ALSO SHE SELLS THE MAC EYEBROW PENCILS WHICH I ALSO HAD CHECKED AND WERE FAKE!

THIS EBAYER IS 100% ROTTEN!

SHE WILL SELL YOU FAKE GOOD, THEN HAARASS YOU WHEN YOU QUESTION HER ABOUT IT!

SHE IS MAKING MY LIFE ON EBAY HELL AT THE MOMMENT ALL BECAUSE I CHALENGED HER FOR SELLING ME FAKE GOODS!

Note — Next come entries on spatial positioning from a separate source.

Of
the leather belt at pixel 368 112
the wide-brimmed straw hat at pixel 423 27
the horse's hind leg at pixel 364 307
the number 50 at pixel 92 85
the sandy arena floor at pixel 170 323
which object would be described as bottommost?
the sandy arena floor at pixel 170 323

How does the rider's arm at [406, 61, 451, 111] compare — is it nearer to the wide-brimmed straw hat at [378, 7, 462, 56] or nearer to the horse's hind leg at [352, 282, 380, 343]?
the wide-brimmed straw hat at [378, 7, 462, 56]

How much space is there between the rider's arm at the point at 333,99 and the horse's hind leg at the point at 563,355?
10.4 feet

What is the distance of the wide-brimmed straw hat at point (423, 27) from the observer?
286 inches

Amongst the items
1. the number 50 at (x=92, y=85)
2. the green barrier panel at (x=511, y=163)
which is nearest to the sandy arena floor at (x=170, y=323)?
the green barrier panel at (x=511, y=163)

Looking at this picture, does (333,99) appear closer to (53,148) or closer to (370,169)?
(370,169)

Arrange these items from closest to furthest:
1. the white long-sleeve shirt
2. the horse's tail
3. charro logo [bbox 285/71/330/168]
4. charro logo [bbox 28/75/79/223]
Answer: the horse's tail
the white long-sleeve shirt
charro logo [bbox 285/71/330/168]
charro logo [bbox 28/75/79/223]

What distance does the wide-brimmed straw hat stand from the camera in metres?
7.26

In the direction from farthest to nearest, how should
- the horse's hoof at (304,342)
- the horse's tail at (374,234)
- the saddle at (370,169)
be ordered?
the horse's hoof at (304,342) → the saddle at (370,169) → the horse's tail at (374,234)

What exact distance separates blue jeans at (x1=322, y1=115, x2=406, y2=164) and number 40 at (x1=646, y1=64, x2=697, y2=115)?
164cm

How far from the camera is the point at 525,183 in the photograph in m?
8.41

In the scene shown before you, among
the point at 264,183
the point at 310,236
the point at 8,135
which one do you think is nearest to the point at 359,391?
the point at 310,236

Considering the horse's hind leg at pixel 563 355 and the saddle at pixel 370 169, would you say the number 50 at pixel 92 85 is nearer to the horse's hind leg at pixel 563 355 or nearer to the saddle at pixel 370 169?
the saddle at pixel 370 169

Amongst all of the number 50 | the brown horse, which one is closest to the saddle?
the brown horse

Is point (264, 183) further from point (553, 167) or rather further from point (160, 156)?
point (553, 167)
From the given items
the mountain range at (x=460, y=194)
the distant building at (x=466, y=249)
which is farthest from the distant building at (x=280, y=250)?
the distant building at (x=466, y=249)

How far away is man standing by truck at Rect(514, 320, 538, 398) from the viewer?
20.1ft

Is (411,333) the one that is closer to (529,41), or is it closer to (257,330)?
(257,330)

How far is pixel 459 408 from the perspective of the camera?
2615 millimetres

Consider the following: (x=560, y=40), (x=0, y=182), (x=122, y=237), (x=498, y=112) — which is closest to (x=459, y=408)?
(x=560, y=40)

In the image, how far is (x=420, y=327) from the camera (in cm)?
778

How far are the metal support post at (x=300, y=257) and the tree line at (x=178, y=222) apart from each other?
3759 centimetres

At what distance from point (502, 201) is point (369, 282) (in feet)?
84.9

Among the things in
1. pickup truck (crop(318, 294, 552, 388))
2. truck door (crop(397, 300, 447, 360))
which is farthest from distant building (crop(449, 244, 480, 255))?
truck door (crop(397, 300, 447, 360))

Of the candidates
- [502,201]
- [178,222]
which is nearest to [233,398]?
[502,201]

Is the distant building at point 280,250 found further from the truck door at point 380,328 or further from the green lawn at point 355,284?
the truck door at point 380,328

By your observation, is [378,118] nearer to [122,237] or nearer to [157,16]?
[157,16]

BUT EVEN THOUGH I HAVE SENT THE LETTERS TO EBAY FROM THE COMPANIES INVOLVED SHE IS STILL ALLOWED TO SELL THE CRAP!

BEWARE


----------



## astronaut (Nov 10, 2008)

I'm no forensic writing analyst, but to me, kalenza and katie2008 seem to have the same writing patterns. 

Coincidence.


----------



## kalenza (Nov 11, 2008)

Quote:

   Originally Posted by *katie2008* 

 
_LIES! SHE ONLY SAID SHE STOPPED WHEN I COUGHT HER OUT SELLING THEM! I THREATENED TO REPORT HER TO EBAY!
SINCE I MADE A REPORT SHE HAS GIVEN ME NON STOP HARASSMENT, TRYING TO RUIN MY EBAY REP GIVNING ME ABUSIVE EMAILS ETC NOW SHE HAS REPORTED ME FOR NON PAYMENT! 

*BLAH, BLAH, BLAH


BEWARE_

 
BUYER JENFOYER IS SELLING THE EXACT SAME 'FAKE' GOODS AS LISTED HERE ON THIS SITE:

SEE HER FEEDBACK FOR ITEM NUMBERS:

Item number: 170270853833 & 170270854008 

HER ITEMS INCLUDED IN HER LISTING & PHOTO!!!: 
Smashbox: 
 Cream Eye Liner ,Long Lasting Foundation 

CHECK OUT HER PHOTOS ON HER LISTING - SHES SELLING THESE FAKES !! 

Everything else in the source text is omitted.